WORK INSTRUCTION 1 — In the Eigen patch text below, list every line that the first patch adds to PacketMath.h.
WORK INSTRUCTION 2 — Carry on with the Eigen patch text from the point where it stops.

PASSAGE —
------------------------------------

From 6dcd373b9d518c688b16800d9d0d7a88cb5f3dc2 Mon Sep 17 00:00:00 2001
From: Benoit Jacob <jacob.benoit.1@gmail.com>
Date: Fri, 9 Jul 2010 18:51:17 -0400
Subject: [PATCH 15/17] let ei_pset1 use _mm_loaddup_pd. Not a significant
 speed improvement, but also not a speed regression, and replaces 3
 instructions by 1 single instruction.

---
 Eigen/src/Core/arch/SSE/PacketMath.h | 4 ++++
 1 file changed, 4 insertions(+)

diff --git a/Eigen/src/Core/arch/SSE/PacketMath.h b/Eigen/src/Core/arch/SSE/PacketMath.h
index a5d527271..dc28bdb56 100644
--- a/Eigen/src/Core/arch/SSE/PacketMath.h
+++ b/Eigen/src/Core/arch/SSE/PacketMath.h
@@ -109,8 +109,12 @@ template<> EIGEN_STRONG_INLINE Packet4f ei_pset1<float>(const float&  from) {
   return ei_vec4f_swizzle1(res,0,0,0,0);
 }
 template<> EIGEN_STRONG_INLINE Packet2d ei_pset1<double>(const double&  from) {
+#ifdef EIGEN_VECTORIZE_SSE3
+  return _mm_loaddup_pd(&from);
+#else
   Packet2d res = _mm_set_sd(from);
   return ei_vec2d_swizzle1(res, 0, 0);
+#endif
 }
 #else
 template<> EIGEN_STRONG_INLINE Packet4f ei_pset1<float>(const float&  from) { return _mm_set1_ps(from); }

From c4ef69b5bd46b106d001921867847a741bc6725b Mon Sep 17 00:00:00 2001
From: Gael Guennebaud <g.gael@free.fr>
Date: Sat, 10 Jul 2010 22:37:16 +0200
Subject: [PATCH 16/17] fix compilation: make the check_coordinates* functions
 const

---
 Eigen/src/Core/TriangularMatrix.h | 6 +++---
 1 file changed, 3 insertions(+), 3 deletions(-)

------------------------------------

SUPPLIED MATERIAL —

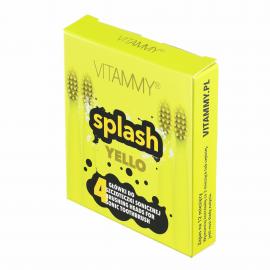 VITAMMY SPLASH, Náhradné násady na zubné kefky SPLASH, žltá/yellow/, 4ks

------------------------------------

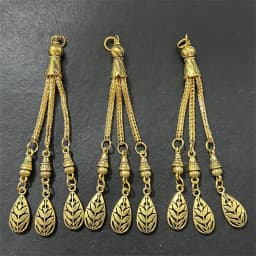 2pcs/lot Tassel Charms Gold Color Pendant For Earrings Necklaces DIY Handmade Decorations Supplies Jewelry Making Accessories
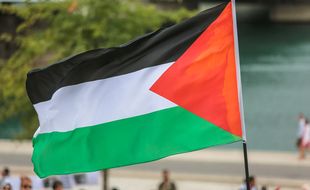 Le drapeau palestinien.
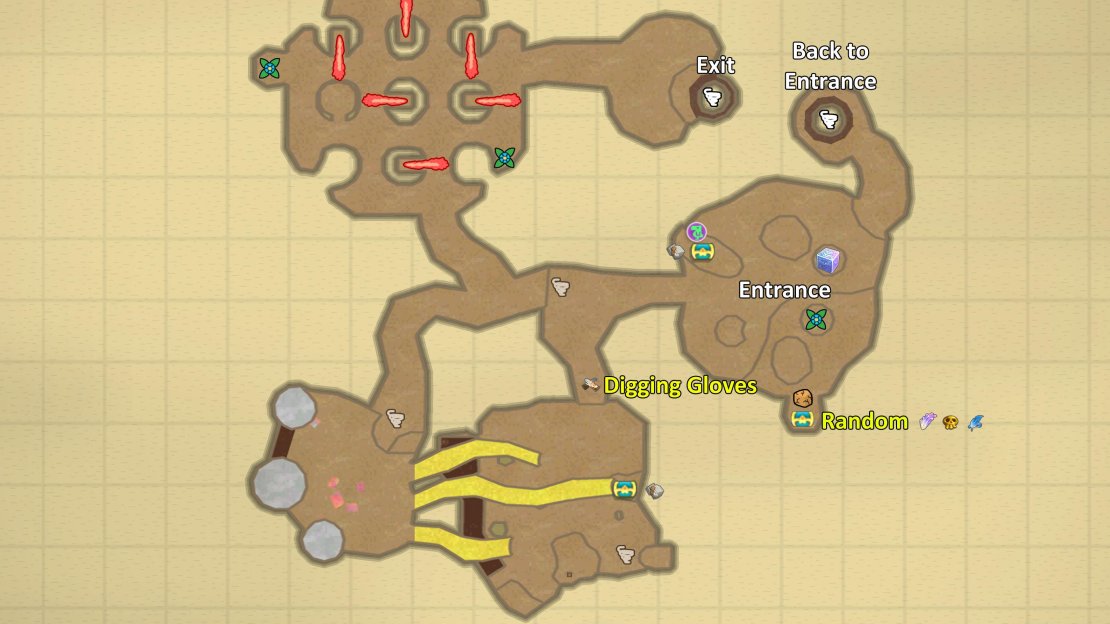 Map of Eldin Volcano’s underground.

------------------------------------

ANSWER BOX 1 —
#ifdef EIGEN_VECTORIZE_SSE3
return _mm_loaddup_pd(&from);
#else
#endif

ANSWER BOX 2 —
diff --git a/Eigen/src/Core/TriangularMatrix.h b/Eigen/src/Core/TriangularMatrix.h
index c66bbb9fa..e2afa23b0 100644
--- a/Eigen/src/Core/TriangularMatrix.h
+++ b/Eigen/src/Core/TriangularMatrix.h
@@ -90,7 +90,7 @@ template<typename Derived> class TriangularBase : public EigenBase<Derived>
 
   protected:
 
-    void check_coordinates(Index row, Index col)
+    void check_coordinates(Index row, Index col) const
     {
       EIGEN_ONLY_USED_FOR_DEBUG(row);
       EIGEN_ONLY_USED_FOR_DEBUG(col);
@@ -102,12 +102,12 @@ template<typename Derived> class TriangularBase : public EigenBase<Derived>
     }
 
     #ifdef EIGEN_INTERNAL_DEBUGGING
-    void check_coordinates_internal(Index row, Index col)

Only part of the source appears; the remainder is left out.